Ambulance trusts poised for major Airwave roll-out

The police and emergency services are continuing to breathe life into the controversial Tetra Airwave radio system, with the NHS ambulance trusts confirming plans to begin deploying 18,000 Tetra radio terminals within weeks.

The police and emergency services are continuing to breathe life into the controversial Tetra Airwave radio system, with the NHS ambulance trusts confirming plans to begin deploying 18,000 Tetra radio terminals within weeks.

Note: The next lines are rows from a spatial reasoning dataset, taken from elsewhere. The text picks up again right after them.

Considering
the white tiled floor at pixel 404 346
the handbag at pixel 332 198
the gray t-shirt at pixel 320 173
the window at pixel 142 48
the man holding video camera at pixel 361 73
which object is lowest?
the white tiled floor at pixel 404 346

The roll-out, which should be completed by September 2008, will involve all NHS ambulance trusts working with Tetra service provider Sepura to deploy the terminals. Once completed, the project will represent the largest single deployment of Tetra radios in the world to emergency-response users.

Tetra has until recently been viewed with suspicion by many emergency-response agencies, with the Police Federation and Fire Brigades Union in particular voicing strong concerns about the safety and costs of the technology.

However, after a slow start, Tetra is now being deployed at a rapid pace, buoyed by several positive independent reviews of the technology.

The deal with NHS ambulance trusts follows the signing last year of a 13-year, £390m contract between the Department of Health and Airwave for a new digital radio and communications system.

Under the contract, the system will be installed in a wide range of vehicles, including rapid response cars and motorcycles, as well as ambulances.

Health minister Lord Warner said, "Digital technology means a more secure system, with less interference and improved interoperability between trusts and the other emergency services. The new digital equipment will provide a more reliable service and help bring further improvements to patient care."

British Transport Police gave 400 officers Airwave-based handheld devices at the end of last year, and it has begun using the system to transmit data to locations that do not have mobile phone network access, such as the London Underground.

British Transport Police CIO Andrew Watson said Airwave had so far been "a stunning success", adding that the special coverage it offered was crucial. "Where police officers have to go, they must be able to be in contact with a control room," he said.